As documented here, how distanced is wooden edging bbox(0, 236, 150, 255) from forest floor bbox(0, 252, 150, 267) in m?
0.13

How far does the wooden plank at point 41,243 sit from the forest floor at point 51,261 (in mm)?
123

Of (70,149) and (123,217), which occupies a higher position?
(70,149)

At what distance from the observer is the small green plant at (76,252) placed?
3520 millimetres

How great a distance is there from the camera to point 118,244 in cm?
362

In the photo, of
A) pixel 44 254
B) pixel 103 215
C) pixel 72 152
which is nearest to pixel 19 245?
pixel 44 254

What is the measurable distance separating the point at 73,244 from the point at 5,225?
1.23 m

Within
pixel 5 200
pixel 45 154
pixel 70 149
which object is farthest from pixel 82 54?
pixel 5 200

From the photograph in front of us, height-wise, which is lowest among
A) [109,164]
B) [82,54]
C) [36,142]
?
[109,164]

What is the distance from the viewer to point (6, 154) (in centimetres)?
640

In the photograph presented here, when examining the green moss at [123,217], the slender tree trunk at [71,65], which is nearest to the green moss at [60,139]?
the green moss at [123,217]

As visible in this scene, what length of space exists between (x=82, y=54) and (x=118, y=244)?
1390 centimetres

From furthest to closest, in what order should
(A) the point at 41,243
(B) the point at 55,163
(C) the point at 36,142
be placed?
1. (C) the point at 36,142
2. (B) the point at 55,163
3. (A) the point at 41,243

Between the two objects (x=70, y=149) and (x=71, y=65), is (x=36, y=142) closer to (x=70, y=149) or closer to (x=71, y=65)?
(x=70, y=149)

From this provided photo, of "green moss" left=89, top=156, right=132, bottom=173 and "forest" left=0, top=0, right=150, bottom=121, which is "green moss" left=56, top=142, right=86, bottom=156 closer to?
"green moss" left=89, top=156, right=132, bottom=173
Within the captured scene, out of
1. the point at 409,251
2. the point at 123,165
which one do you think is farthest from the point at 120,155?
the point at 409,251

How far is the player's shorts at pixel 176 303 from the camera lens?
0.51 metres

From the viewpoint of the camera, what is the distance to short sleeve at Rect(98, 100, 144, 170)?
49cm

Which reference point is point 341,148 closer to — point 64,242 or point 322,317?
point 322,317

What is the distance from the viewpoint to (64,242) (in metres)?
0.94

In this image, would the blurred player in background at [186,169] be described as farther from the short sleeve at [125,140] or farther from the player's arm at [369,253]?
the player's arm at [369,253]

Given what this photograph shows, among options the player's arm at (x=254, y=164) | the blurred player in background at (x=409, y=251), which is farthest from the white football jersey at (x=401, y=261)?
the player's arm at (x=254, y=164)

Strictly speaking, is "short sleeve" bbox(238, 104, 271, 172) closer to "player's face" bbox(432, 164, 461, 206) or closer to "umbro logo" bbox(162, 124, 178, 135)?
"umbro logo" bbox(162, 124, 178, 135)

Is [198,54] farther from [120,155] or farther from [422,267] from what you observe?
_____
WHAT THE TASK ASKS: Reproduce the listing shown above in its entirety, exactly.

FINAL RESULT:
As documented here, how distanced is wooden edging bbox(0, 236, 150, 255) from forest floor bbox(0, 252, 150, 267) in m?
0.13

How far does the wooden plank at point 41,243 sit from the forest floor at point 51,261 (in mm)?
123

Of (70,149) and (123,217), which occupies a higher position?
(70,149)

At what distance from the observer is the small green plant at (76,252) placed?
3520 millimetres

How great a distance is there from the camera to point 118,244 in cm?
362

In the photo, of
A) pixel 44 254
B) pixel 103 215
C) pixel 72 152
which is nearest to pixel 19 245?
pixel 44 254

What is the measurable distance separating the point at 73,244 from the point at 5,225?
1.23 m

Within
pixel 5 200
pixel 45 154
pixel 70 149
which object is farthest from pixel 82 54?
pixel 5 200

From the photograph in front of us, height-wise, which is lowest among
A) [109,164]
B) [82,54]
C) [36,142]
?
[109,164]

What is the distance from the viewer to point (6, 154) (in centimetres)?
640

In the photograph presented here, when examining the green moss at [123,217], the slender tree trunk at [71,65], which is nearest to the green moss at [60,139]?
the green moss at [123,217]

As visible in this scene, what length of space exists between (x=82, y=54) and (x=118, y=244)?
1390 centimetres

From furthest to closest, in what order should
(A) the point at 41,243
(B) the point at 55,163
(C) the point at 36,142
be placed?
1. (C) the point at 36,142
2. (B) the point at 55,163
3. (A) the point at 41,243

Between the two objects (x=70, y=149) and (x=71, y=65), is (x=36, y=142) closer to (x=70, y=149) or closer to (x=71, y=65)?
(x=70, y=149)

From this provided photo, of "green moss" left=89, top=156, right=132, bottom=173 and "forest" left=0, top=0, right=150, bottom=121, which is "green moss" left=56, top=142, right=86, bottom=156 closer to?
"green moss" left=89, top=156, right=132, bottom=173
Within the captured scene, out of
1. the point at 409,251
2. the point at 123,165
which one do you think is farthest from the point at 120,155?
the point at 409,251

How far is the player's shorts at pixel 176 303 from the camera lens?
0.51 metres

From the viewpoint of the camera, what is the distance to short sleeve at Rect(98, 100, 144, 170)?
49cm

Which reference point is point 341,148 closer to — point 64,242 or point 322,317?
point 322,317

What is the distance from the viewpoint to (64,242) (in metres)?
0.94

In this image, would the blurred player in background at [186,169] be described as farther from the short sleeve at [125,140] or farther from the player's arm at [369,253]?
the player's arm at [369,253]

Given what this photograph shows, among options the player's arm at (x=254, y=164) | the blurred player in background at (x=409, y=251), which is farthest from the white football jersey at (x=401, y=261)?
the player's arm at (x=254, y=164)

Strictly speaking, is "short sleeve" bbox(238, 104, 271, 172) closer to "player's face" bbox(432, 164, 461, 206) or closer to "umbro logo" bbox(162, 124, 178, 135)?
"umbro logo" bbox(162, 124, 178, 135)

Is [198,54] farther from [120,155] or farther from [422,267] from what you observe?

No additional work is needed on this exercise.